Still, the granola types have been complaining for years because human wranglin' of the river has made it easier to navigate for the barge industry that depends on it but has screwed with the ugly, noisy critters' mating and feeding habits.
Enviros whine that the barge industry is a dinosaur that should have been dry-docked a long time ago. After a peak of 5 million tons of goods carried by barges in 1977, today only about 1.5 million tons of sand and cement and grain comes down the river -- a tiny amount compared with what gets moved by rail or on the highway. Only .3 percent of American grain makes its way to market downriver.
These misguided animal lovers -- backed up by the U.S. Fish and Wildlife Service -- want to see the U.S. Army Corps of Engineers restore some of the river's natural ebb and flow, raising the Missouri's level a few feet in the spring and fall and slackening it in the summer months, which would halt barge traffic for about six weeks out of the year. They argue that the changing levels are key to the sturgeon's ability to spawn in rising waters and for the tern to nest on sandbars that would be kicked up by a wilder river.

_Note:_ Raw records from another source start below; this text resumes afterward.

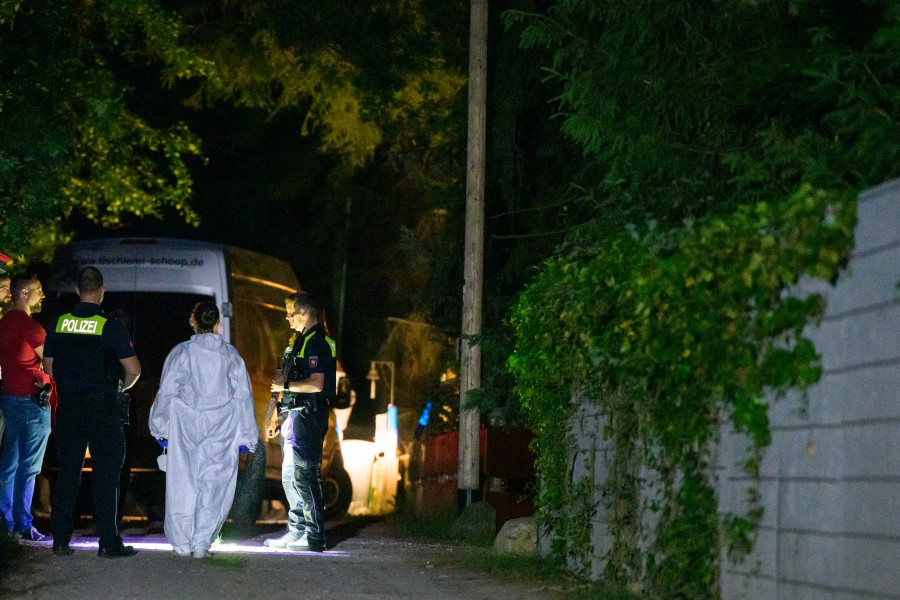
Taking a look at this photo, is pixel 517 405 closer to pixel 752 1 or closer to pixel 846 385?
pixel 752 1

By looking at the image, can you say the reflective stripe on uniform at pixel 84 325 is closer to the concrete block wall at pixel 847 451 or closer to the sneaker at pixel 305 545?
the sneaker at pixel 305 545

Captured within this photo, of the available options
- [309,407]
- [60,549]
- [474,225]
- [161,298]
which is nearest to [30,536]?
[60,549]

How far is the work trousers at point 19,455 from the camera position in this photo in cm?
1067

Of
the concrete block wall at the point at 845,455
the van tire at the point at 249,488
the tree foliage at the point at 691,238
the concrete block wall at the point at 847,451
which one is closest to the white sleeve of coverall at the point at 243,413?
the tree foliage at the point at 691,238

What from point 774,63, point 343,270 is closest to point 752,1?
point 774,63

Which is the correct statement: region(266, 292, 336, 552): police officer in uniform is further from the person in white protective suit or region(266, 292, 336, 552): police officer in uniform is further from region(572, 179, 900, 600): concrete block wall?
region(572, 179, 900, 600): concrete block wall

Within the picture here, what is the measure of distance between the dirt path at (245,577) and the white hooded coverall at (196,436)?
0.89 feet

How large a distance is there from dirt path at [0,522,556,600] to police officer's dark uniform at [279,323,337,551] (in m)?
0.57

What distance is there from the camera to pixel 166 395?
995cm

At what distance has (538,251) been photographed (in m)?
15.9

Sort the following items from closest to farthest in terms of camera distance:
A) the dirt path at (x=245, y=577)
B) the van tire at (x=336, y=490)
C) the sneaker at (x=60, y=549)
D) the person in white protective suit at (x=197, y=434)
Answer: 1. the dirt path at (x=245, y=577)
2. the sneaker at (x=60, y=549)
3. the person in white protective suit at (x=197, y=434)
4. the van tire at (x=336, y=490)

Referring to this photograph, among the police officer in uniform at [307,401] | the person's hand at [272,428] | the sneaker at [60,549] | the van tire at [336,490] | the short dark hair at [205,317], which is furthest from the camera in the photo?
the van tire at [336,490]

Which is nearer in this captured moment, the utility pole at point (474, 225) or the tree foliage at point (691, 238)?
the tree foliage at point (691, 238)

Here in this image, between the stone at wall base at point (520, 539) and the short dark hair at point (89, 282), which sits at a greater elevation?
the short dark hair at point (89, 282)
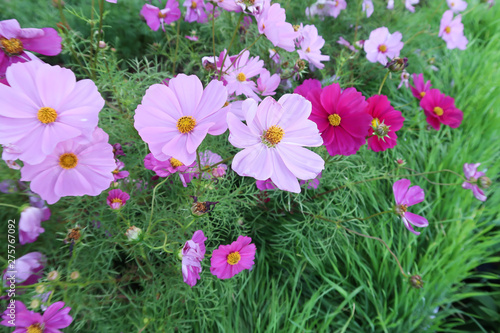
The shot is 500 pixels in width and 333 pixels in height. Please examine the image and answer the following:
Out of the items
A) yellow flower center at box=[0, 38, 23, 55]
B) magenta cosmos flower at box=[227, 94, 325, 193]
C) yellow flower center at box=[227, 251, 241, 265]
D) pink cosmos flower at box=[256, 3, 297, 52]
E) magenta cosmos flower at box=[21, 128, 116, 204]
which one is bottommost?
yellow flower center at box=[227, 251, 241, 265]

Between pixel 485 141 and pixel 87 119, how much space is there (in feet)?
5.53

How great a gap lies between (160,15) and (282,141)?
2.42 ft

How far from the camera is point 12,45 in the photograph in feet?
1.69

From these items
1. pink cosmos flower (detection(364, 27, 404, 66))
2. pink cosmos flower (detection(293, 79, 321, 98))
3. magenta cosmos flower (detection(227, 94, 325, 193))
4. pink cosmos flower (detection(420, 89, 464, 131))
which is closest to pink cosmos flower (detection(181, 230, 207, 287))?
magenta cosmos flower (detection(227, 94, 325, 193))

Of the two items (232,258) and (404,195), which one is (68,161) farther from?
(404,195)

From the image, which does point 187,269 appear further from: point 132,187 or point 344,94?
point 344,94

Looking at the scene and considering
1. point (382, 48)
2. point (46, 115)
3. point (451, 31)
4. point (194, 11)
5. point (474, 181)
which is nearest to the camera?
point (46, 115)

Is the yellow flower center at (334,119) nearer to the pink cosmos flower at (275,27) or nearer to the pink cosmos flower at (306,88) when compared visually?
the pink cosmos flower at (306,88)

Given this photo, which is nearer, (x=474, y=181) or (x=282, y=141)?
(x=282, y=141)

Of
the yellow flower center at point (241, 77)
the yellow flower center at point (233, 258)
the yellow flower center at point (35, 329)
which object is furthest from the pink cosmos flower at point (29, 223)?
the yellow flower center at point (241, 77)

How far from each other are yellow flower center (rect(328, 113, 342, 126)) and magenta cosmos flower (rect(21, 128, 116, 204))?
442 millimetres

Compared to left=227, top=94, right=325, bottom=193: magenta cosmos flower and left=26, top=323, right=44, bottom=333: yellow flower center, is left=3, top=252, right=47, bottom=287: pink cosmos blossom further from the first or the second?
left=227, top=94, right=325, bottom=193: magenta cosmos flower

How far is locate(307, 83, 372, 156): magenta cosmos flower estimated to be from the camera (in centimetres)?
61

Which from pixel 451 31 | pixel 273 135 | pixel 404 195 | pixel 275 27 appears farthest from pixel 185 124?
pixel 451 31
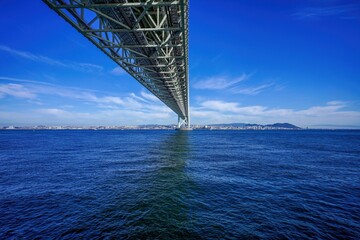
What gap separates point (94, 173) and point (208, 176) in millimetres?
9096

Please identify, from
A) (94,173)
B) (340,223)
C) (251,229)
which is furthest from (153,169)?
(340,223)

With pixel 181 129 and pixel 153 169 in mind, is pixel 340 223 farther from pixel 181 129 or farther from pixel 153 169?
pixel 181 129

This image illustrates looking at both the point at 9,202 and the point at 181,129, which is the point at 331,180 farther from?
the point at 181,129

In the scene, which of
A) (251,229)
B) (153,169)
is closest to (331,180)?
(251,229)

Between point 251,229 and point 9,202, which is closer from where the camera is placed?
point 251,229

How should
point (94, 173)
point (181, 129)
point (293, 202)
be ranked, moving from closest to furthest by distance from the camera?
point (293, 202) → point (94, 173) → point (181, 129)

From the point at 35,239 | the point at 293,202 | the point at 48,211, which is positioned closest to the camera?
the point at 35,239

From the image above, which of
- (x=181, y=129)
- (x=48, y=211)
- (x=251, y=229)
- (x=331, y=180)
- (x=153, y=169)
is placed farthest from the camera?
(x=181, y=129)

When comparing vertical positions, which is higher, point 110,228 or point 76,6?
point 76,6

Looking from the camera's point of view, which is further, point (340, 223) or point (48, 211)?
point (48, 211)

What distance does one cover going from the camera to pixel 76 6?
9578 millimetres

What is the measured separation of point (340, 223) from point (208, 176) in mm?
7727

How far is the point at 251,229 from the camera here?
22.4 feet

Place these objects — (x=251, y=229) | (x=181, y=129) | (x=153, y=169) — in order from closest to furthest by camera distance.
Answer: (x=251, y=229) → (x=153, y=169) → (x=181, y=129)
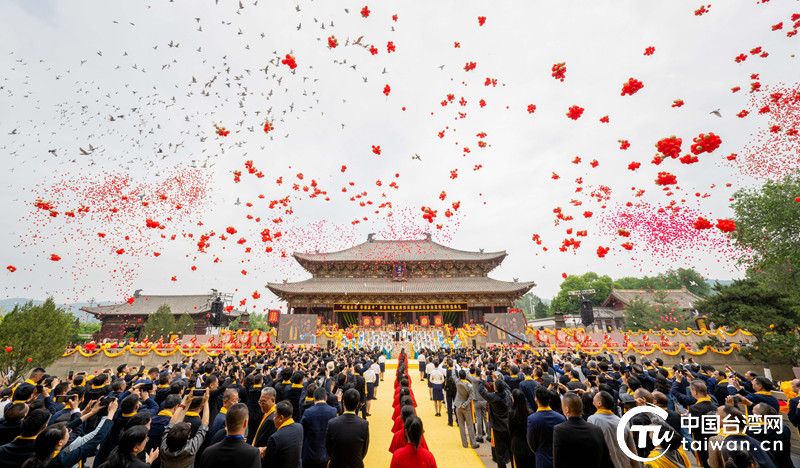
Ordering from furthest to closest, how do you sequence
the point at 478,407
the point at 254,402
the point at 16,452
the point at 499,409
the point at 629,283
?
the point at 629,283, the point at 478,407, the point at 254,402, the point at 499,409, the point at 16,452

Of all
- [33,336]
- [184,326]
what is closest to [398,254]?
[184,326]

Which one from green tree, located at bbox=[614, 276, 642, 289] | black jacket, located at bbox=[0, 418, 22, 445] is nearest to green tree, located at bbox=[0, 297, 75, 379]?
black jacket, located at bbox=[0, 418, 22, 445]

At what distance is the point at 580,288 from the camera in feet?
176

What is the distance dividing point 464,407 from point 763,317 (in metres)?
17.0

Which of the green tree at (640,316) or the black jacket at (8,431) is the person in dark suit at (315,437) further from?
the green tree at (640,316)

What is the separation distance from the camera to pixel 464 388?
6961 mm

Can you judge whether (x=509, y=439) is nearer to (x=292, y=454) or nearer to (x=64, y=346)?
(x=292, y=454)

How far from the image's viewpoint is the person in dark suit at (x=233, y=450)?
2.75 meters

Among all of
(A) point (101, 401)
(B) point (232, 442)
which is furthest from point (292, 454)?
(A) point (101, 401)

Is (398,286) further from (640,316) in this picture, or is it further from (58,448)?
(58,448)

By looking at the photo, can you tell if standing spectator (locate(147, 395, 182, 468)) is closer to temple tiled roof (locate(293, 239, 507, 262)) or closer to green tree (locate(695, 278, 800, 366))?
green tree (locate(695, 278, 800, 366))

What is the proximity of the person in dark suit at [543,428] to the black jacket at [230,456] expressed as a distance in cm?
313

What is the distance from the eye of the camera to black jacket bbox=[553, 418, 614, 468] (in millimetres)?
3129

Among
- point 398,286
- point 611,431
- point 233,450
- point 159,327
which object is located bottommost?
point 159,327
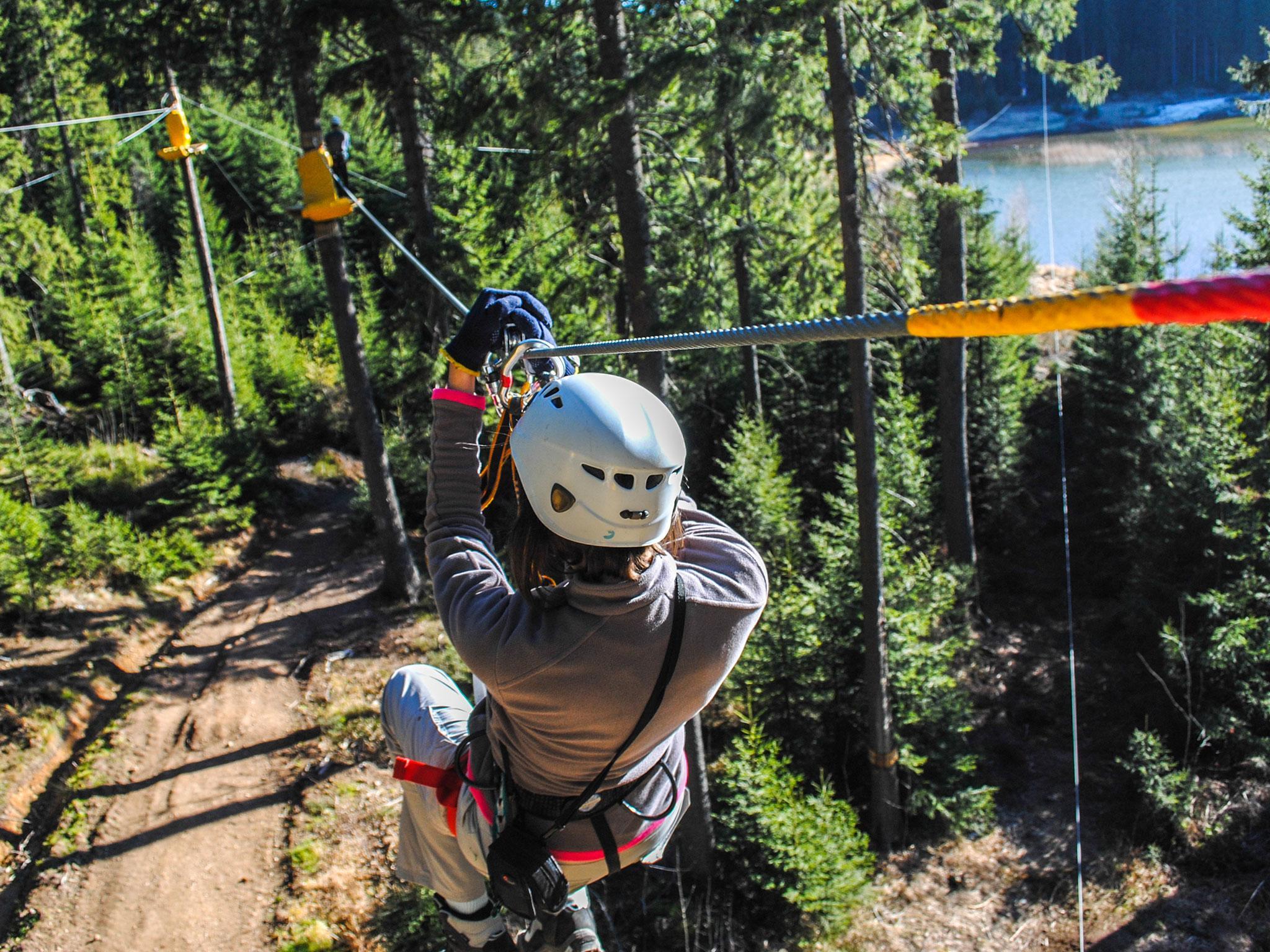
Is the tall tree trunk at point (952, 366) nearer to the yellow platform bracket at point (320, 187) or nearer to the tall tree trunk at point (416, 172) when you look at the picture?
the tall tree trunk at point (416, 172)

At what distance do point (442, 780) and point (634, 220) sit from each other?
20.1 feet

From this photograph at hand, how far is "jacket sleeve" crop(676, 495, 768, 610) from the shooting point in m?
2.03

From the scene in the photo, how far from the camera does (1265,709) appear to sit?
437 inches

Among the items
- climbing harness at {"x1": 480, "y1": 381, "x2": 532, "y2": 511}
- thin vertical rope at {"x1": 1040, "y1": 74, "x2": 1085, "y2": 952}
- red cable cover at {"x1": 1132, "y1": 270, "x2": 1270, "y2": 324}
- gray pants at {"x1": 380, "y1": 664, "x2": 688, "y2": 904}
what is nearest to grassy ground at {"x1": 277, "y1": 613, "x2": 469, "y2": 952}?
gray pants at {"x1": 380, "y1": 664, "x2": 688, "y2": 904}

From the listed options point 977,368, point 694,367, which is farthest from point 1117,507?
point 694,367

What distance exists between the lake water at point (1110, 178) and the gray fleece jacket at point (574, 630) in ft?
34.2

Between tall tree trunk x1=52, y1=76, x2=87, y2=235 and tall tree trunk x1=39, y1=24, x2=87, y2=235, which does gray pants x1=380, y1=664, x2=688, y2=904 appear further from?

Until recently, this porterhouse had sided with the animal lovers and wondered why the Corps of Engineers, year after year, kept blowing off the Fish and Wildlife Service's recommendations.
But that was before Sam Graves helped the Strip see the light.
On February 23, Graves, a conservative Republican whose district includes North Kansas City, held a meeting in St. Joseph and invited both barge industry officials and environmentalists. He also put out a newsletter in which he described the obvious solution to the endangered-species problem.
"As a farmer and businessman," wrote the forty-year-old congressman, "I understand that business should not be suspended because of a bird headed for extinction. The environment changes every day, with new species being introduced every day and species becoming extinct every day."
That's right -- whereas some Republicans tend to badmouth evolution, Sam Graves can't say enough good things about its ability to populate the Earth with brand-new animal species every day of the week.
In a follow-up e-mail, after this cutlet asked for details, the congressman pointed out that Costa Rica's Biodiversity Institute is turning up a new species of critter nearly every tropical day -- and hey, this flank steak realized that with Darwinian fecundity working at a rate like that, who would miss a few disappearing fish and fowl too dumb to adapt to a running river?
Quick as a flash, the Strip called up local enviros and biologists with the good news, wondering what they thought about all of those new animals making their way up here from Costa Rica.
"He's so full of shit," says Charles Phillips, regional organizer of the Endangered Species Coalition. "I went to his little field hearing in St. Jo. What a phony. This guy knows nothing about endangered species or the Endangered Species Act. He's just a right-wing hack." Phillips has not noticed any new Costa Rican species entering the area.
Chad Davis, of the environmental group American Rivers, hasn't observed a Central American migratory boom to local rivers, either, but he points out that another species would benefit from changing the Missouri's flow -- homo sapiens. "Now, the river is a ditch. It's deep, fast, channelized and not very inviting to people," Davis says. "We want to see people getting out there to enjoy the river, boating and fishing and camping. We're making changes for wildlife, but if you have shallower water, you have more people as well."
Hmm. This meat patty was beginning to wonder why others hadn't noticed Graves' animal-population explosion. So it called up Mizzou avian biology professor John Faaborg, who confirmed that the congressman's understanding of evolution is retarded.
"It's just silly," says the prof, who points out that the new species constantly discovered in the jungles of the Amazon, Costa Rica or New Guinea aren't newly evolved animals, just ones scientists hadn't yet spotted and classified.
"I'm sure beetle biologists and people who study fungus can go out and find new things to name," Faaborg says. "And certainly if you go to the tropics, you can find hundreds of new species, just because we don't know everything that's going on." A new bird species, he says, is described about every year somewhere in the world.
"But really new animals? That process is very slow," he says. "A replacement species for the least tern might appear in the next 10,000 years."
That seems like a long time to wait to replace the ones we'll be losing. But just think how much asphalt we can move down the river in that time!